**DESCRIPTION OF THE TASK:** Rewrite the rows below, replacing every occurrence of "What kind of chart" with "What type of chart" and changing nothing else.

═══ RAW DATA ═══

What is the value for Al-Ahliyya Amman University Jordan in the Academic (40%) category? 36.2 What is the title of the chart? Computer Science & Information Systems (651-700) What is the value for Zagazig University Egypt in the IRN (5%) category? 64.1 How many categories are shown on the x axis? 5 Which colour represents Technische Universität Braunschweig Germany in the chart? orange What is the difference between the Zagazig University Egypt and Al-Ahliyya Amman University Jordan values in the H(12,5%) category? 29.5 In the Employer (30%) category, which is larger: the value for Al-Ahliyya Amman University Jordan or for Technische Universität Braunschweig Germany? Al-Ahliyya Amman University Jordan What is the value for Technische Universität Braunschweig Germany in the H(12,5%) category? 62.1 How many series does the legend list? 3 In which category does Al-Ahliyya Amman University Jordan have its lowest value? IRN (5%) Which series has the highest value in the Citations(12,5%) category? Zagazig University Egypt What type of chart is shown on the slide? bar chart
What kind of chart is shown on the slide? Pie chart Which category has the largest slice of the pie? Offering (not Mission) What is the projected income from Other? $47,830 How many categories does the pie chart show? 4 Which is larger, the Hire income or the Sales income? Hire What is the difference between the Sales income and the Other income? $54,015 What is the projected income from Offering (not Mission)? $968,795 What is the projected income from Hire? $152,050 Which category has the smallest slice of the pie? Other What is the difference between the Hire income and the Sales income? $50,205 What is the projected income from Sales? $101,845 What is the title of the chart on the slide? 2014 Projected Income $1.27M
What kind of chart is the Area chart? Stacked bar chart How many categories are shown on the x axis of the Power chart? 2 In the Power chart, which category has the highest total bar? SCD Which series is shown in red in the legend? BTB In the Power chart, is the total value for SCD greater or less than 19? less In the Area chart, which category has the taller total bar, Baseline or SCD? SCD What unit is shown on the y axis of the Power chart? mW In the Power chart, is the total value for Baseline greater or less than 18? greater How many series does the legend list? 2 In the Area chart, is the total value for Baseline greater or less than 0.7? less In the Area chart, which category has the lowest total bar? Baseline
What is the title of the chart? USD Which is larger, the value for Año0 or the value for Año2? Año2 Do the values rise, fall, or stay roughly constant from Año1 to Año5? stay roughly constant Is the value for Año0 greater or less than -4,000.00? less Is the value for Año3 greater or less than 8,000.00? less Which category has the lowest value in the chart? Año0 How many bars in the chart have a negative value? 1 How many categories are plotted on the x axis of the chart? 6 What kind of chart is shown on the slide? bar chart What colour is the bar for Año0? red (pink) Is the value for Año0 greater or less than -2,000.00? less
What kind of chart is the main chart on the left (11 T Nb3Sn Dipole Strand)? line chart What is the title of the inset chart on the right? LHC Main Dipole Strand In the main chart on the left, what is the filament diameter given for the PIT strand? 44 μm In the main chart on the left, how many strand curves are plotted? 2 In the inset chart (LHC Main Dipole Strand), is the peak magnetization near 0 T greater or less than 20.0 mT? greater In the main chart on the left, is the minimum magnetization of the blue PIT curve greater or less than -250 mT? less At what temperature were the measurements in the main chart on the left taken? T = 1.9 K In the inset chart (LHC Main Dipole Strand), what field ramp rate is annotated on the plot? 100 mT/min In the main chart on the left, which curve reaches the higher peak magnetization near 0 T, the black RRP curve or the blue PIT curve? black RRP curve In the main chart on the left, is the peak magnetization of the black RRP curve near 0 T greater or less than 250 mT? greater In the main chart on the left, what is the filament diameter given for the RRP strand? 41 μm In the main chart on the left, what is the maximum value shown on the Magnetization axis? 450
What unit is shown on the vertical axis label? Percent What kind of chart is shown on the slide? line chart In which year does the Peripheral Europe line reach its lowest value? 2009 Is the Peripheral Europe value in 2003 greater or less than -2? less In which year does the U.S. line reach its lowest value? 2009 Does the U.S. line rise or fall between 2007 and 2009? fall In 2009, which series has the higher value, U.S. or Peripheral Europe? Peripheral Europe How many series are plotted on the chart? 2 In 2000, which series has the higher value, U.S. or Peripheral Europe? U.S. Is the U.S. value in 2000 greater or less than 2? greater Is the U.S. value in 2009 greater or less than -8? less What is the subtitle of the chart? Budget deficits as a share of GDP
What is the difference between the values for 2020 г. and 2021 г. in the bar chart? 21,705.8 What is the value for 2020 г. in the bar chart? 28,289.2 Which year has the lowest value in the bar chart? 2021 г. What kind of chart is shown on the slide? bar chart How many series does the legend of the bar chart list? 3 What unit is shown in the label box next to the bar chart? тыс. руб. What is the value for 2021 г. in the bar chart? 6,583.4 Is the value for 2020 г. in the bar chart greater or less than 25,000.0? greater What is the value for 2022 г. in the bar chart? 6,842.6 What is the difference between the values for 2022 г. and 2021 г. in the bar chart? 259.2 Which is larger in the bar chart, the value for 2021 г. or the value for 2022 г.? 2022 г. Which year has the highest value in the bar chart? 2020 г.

═══

**RESPONSE TO THIS EXERCISE:**
What is the value for Al-Ahliyya Amman University Jordan in the Academic (40%) category? 36.2 What is the title of the chart? Computer Science & Information Systems (651-700) What is the value for Zagazig University Egypt in the IRN (5%) category? 64.1 How many categories are shown on the x axis? 5 Which colour represents Technische Universität Braunschweig Germany in the chart? orange What is the difference between the Zagazig University Egypt and Al-Ahliyya Amman University Jordan values in the H(12,5%) category? 29.5 In the Employer (30%) category, which is larger: the value for Al-Ahliyya Amman University Jordan or for Technische Universität Braunschweig Germany? Al-Ahliyya Amman University Jordan What is the value for Technische Universität Braunschweig Germany in the H(12,5%) category? 62.1 How many series does the legend list? 3 In which category does Al-Ahliyya Amman University Jordan have its lowest value? IRN (5%) Which series has the highest value in the Citations(12,5%) category? Zagazig University Egypt What type of chart is shown on the slide? bar chart
What type of chart is shown on the slide? Pie chart Which category has the largest slice of the pie? Offering (not Mission) What is the projected income from Other? $47,830 How many categories does the pie chart show? 4 Which is larger, the Hire income or the Sales income? Hire What is the difference between the Sales income and the Other income? $54,015 What is the projected income from Offering (not Mission)? $968,795 What is the projected income from Hire? $152,050 Which category has the smallest slice of the pie? Other What is the difference between the Hire income and the Sales income? $50,205 What is the projected income from Sales? $101,845 What is the title of the chart on the slide? 2014 Projected Income $1.27M
What type of chart is the Area chart? Stacked bar chart How many categories are shown on the x axis of the Power chart? 2 In the Power chart, which category has the highest total bar? SCD Which series is shown in red in the legend? BTB In the Power chart, is the total value for SCD greater or less than 19? less In the Area chart, which category has the taller total bar, Baseline or SCD? SCD What unit is shown on the y axis of the Power chart? mW In the Power chart, is the total value for Baseline greater or less than 18? greater How many series does the legend list? 2 In the Area chart, is the total value for Baseline greater or less than 0.7? less In the Area chart, which category has the lowest total bar? Baseline
What is the title of the chart? USD Which is larger, the value for Año0 or the value for Año2? Año2 Do the values rise, fall, or stay roughly constant from Año1 to Año5? stay roughly constant Is the value for Año0 greater or less than -4,000.00? less Is the value for Año3 greater or less than 8,000.00? less Which category has the lowest value in the chart? Año0 How many bars in the chart have a negative value? 1 How many categories are plotted on the x axis of the chart? 6 What type of chart is shown on the slide? bar chart What colour is the bar for Año0? red (pink) Is the value for Año0 greater or less than -2,000.00? less
What type of chart is the main chart on the left (11 T Nb3Sn Dipole Strand)? line chart What is the title of the inset chart on the right? LHC Main Dipole Strand In the main chart on the left, what is the filament diameter given for the PIT strand? 44 μm In the main chart on the left, how many strand curves are plotted? 2 In the inset chart (LHC Main Dipole Strand), is the peak magnetization near 0 T greater or less than 20.0 mT? greater In the main chart on the left, is the minimum magnetization of the blue PIT curve greater or less than -250 mT? less At what temperature were the measurements in the main chart on the left taken? T = 1.9 K In the inset chart (LHC Main Dipole Strand), what field ramp rate is annotated on the plot? 100 mT/min In the main chart on the left, which curve reaches the higher peak magnetization near 0 T, the black RRP curve or the blue PIT curve? black RRP curve In the main chart on the left, is the peak magnetization of the black RRP curve near 0 T greater or less than 250 mT? greater In the main chart on the left, what is the filament diameter given for the RRP strand? 41 μm In the main chart on the left, what is the maximum value shown on the Magnetization axis? 450
What unit is shown on the vertical axis label? Percent What type of chart is shown on the slide? line chart In which year does the Peripheral Europe line reach its lowest value? 2009 Is the Peripheral Europe value in 2003 greater or less than -2? less In which year does the U.S. line reach its lowest value? 2009 Does the U.S. line rise or fall between 2007 and 2009? fall In 2009, which series has the higher value, U.S. or Peripheral Europe? Peripheral Europe How many series are plotted on the chart? 2 In 2000, which series has the higher value, U.S. or Peripheral Europe? U.S. Is the U.S. value in 2000 greater or less than 2? greater Is the U.S. value in 2009 greater or less than -8? less What is the subtitle of the chart? Budget deficits as a share of GDP
What is the difference between the values for 2020 г. and 2021 г. in the bar chart? 21,705.8 What is the value for 2020 г. in the bar chart? 28,289.2 Which year has the lowest value in the bar chart? 2021 г. What type of chart is shown on the slide? bar chart How many series does the legend of the bar chart list? 3 What unit is shown in the label box next to the bar chart? тыс. руб. What is the value for 2021 г. in the bar chart? 6,583.4 Is the value for 2020 г. in the bar chart greater or less than 25,000.0? greater What is the value for 2022 г. in the bar chart? 6,842.6 What is the difference between the values for 2022 г. and 2021 г. in the bar chart? 259.2 Which is larger in the bar chart, the value for 2021 г. or the value for 2022 г.? 2022 г. Which year has the highest value in the bar chart? 2020 г.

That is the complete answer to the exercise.